§ Exercise goal
Retype a passage from the QueryTwin AI page below without changing anything. Begin at the words "Key Results" and stop after "(2 × 5000 dims)".

🧬 QueryTwin AI

Intelligent Duplicate Question Detection powered by XGBoost, NLP Feature Engineering, and Transformer Embeddings

📋 Overview

QueryTwin AI detects whether two natural-language questions are semantically duplicate — asking the same thing in different words. The system combines 22 handcrafted NLP features, TF-IDF representations, and question frequency statistics into an XGBoost classifier tuned with Bayesian hyper-parameter optimisation (Optuna) and explained via SHAP.

Built on the Quora Question Pairs dataset (400K+ labelled pairs).

Key Results

Metric	Score
Accuracy	85.88%
Precision	82.98%
Recall	77.69%
F1 Score	80.25%
ROC-AUC	93.74%

✨ Features

🚀 XGBoost Classifier with Bayesian HPO via Optuna
📝 TF-IDF (1,2)-gram representations (2 × 5000 dims)
🔢 22 Handcrafted NLP Features — fuzzy matching, token overlap, length stats
📊 3 Frequency Features — question appearance counts
🧠 Sentence-BERT semantic similarity (optional transformer layer)
🔍 SHAP Explainability — per-feature contribution for every prediction
📈 Comprehensive Evaluation — ROC, PR curve, calibration, threshold analysis
🎨 Premium Streamlit Dashboard — dark glassmorphism UI with Plotly
📦 Batch Prediction — CSV upload → bulk results download
🔄 Stratified K-Fold Cross-Validation
🪵 Structured Logging with rotating file handler
✅ Full Test Suite with pytest

🏗️ Architecture

Raw Questions
    │
    ▼
┌──────────────────┐
│  Text Preprocessing  │  lowercase · HTML strip · contractions · symbols
└────────┬─────────┘
         │
         ├──────────────────┬──────────────────┐
         ▼                  ▼                  ▼
  22 Handcrafted     3 Frequency        TF-IDF (1,2)-gram
  NLP Features       Features           2 × 5,000 dims
         │                  │                  │
         └──────────────────┴──────────────────┘
                            │
                            ▼
                ┌───────────────────┐
                │  XGBoost (Optuna) │
                └─────────┬─────────┘
                          │
             ┌────────────┼────────────┐
             ▼            ▼            ▼
         Prediction   Confidence   SHAP Explanation
          (0/1)        (0-100%)    (per-feature)

📂 Project Structure

QueryTwin AI/
│
├── app.py                      # Streamlit dashboard (entry point)

§ Material shown
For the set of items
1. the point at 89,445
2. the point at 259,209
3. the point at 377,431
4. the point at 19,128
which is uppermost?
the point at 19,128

§ Complete output
Key Results

Metric	Score
Accuracy	85.88%
Precision	82.98%
Recall	77.69%
F1 Score	80.25%
ROC-AUC	93.74%

✨ Features

🚀 XGBoost Classifier with Bayesian HPO via Optuna
📝 TF-IDF (1,2)-gram representations (2 × 5000 dims)